La comédienne Betty Pelissou rend hommage à l'œuvre de Victor Hugo. Elle offre le texte avec une diction parfaite et une voix chantante et changeante. Le langage est son seul allié, il ne reste plus que lui pour exister. Le ton de voix s'adapte aux différents sentiments par lesquels passe la femme. Si l'on ne faisait qu'écouter, l'on verrait quand même se dresser les parois de la prison, les différentes personnes qui défilent, tout ce que le personnage évoque.

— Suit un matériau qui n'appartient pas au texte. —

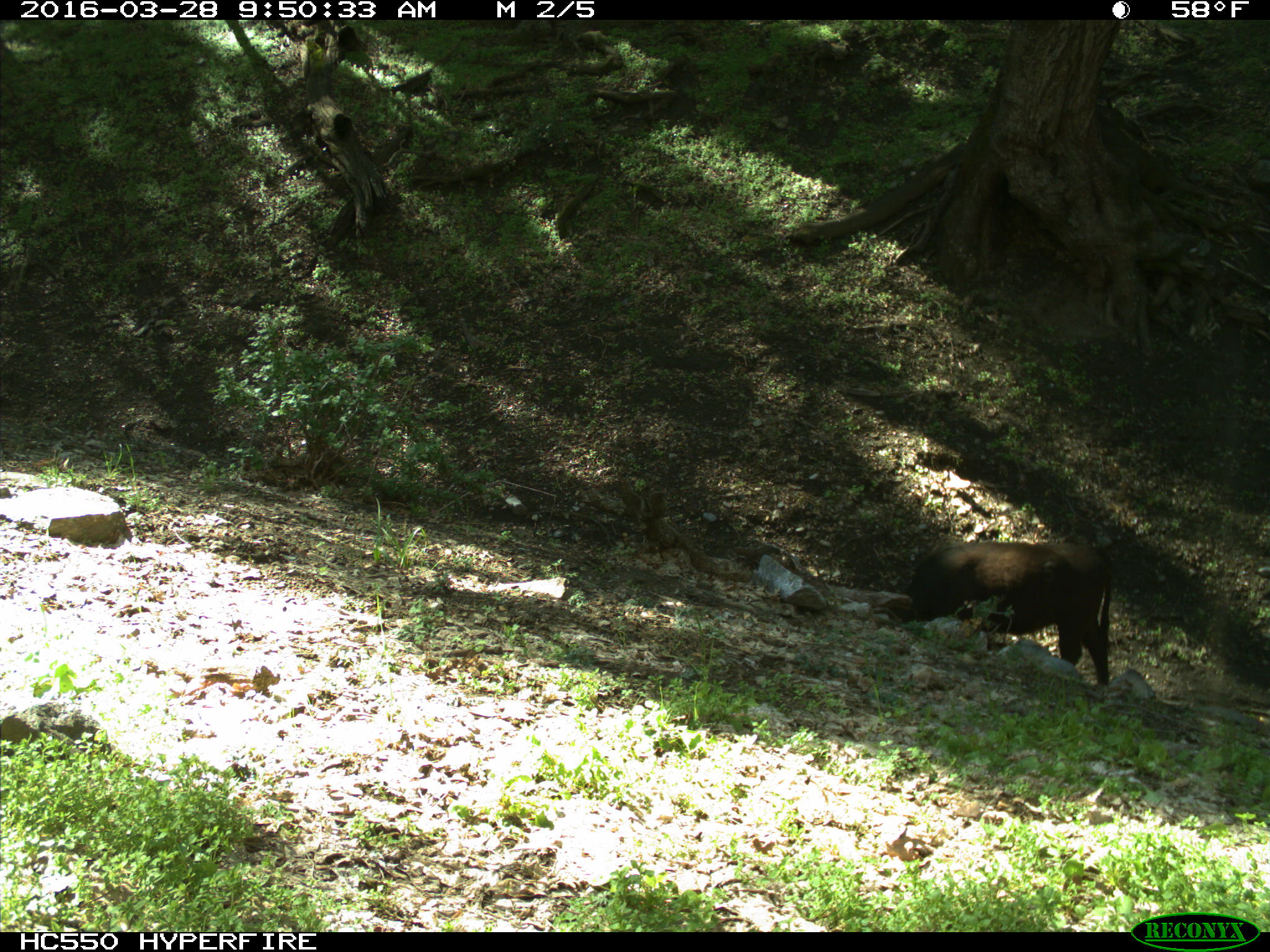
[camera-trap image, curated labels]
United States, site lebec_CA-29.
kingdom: Animalia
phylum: Chordata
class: Mammalia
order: Artiodactyla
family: Bovidae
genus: Bos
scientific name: Bos taurus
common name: domestic cow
Bos taurus (domestic cow).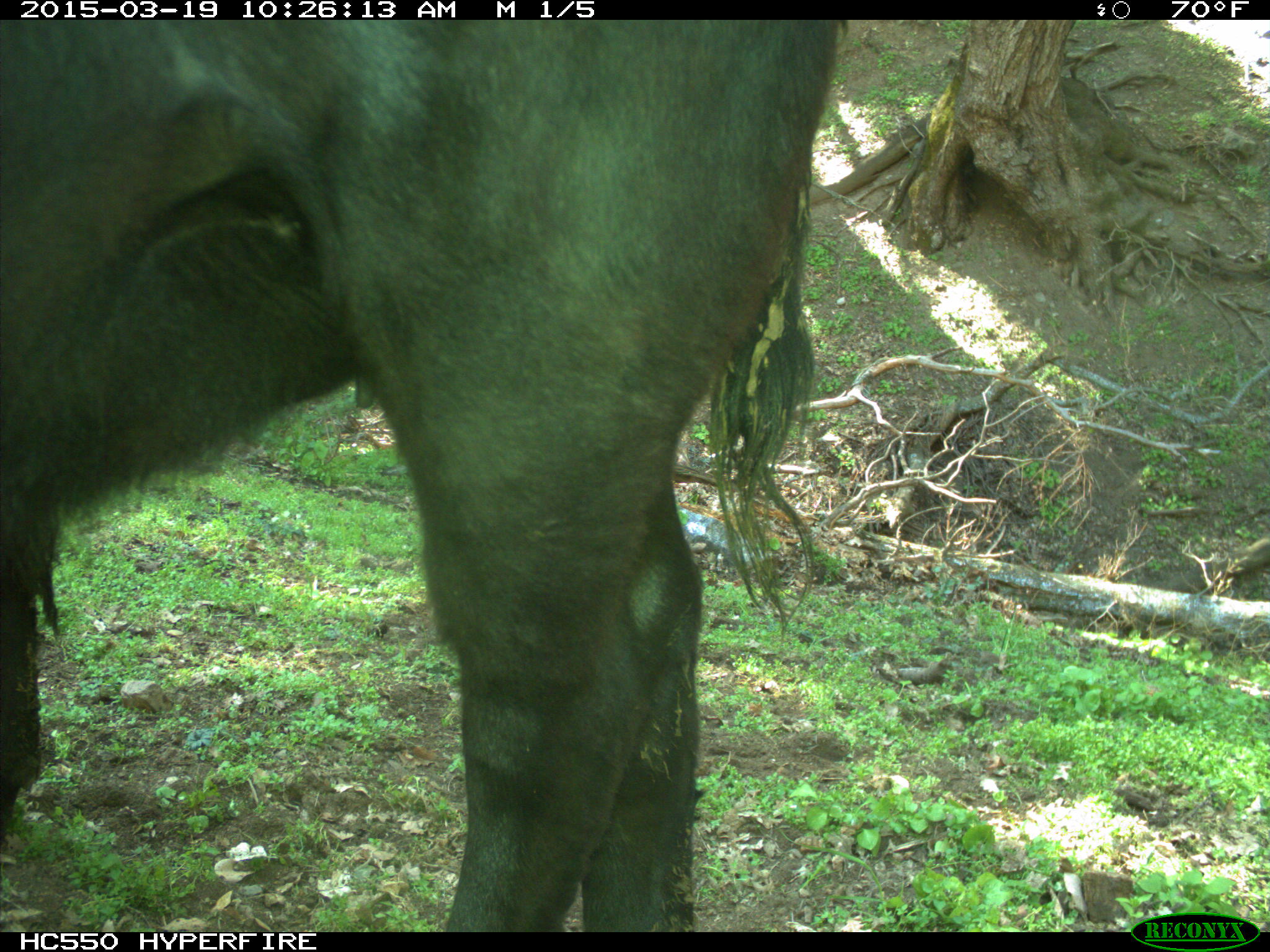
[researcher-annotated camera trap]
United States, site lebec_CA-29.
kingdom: Animalia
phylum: Chordata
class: Mammalia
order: Artiodactyla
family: Bovidae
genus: Bos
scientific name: Bos taurus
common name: domestic cow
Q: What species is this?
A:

Sur le visage de la prisonnière, s'enchaînent la tristesse, le désespoir, la révolte, jusque presque la folie… Au niveau du jeu, l'on peut reprocher à Betty Pelissou de ne pas toujours être très juste, d'en faire parfois un peu trop. Le public est proche de la scène et chaque mouvement un peu exagéré est tout de suite remarqué. Mais l'on relève la difficulté qu'il y a à tenir un tel caractère, seule, pendant une heure. La peur est une émotion difficile à simuler, plus encore ici, car c'est l'effroi qui prend le pas sur elle.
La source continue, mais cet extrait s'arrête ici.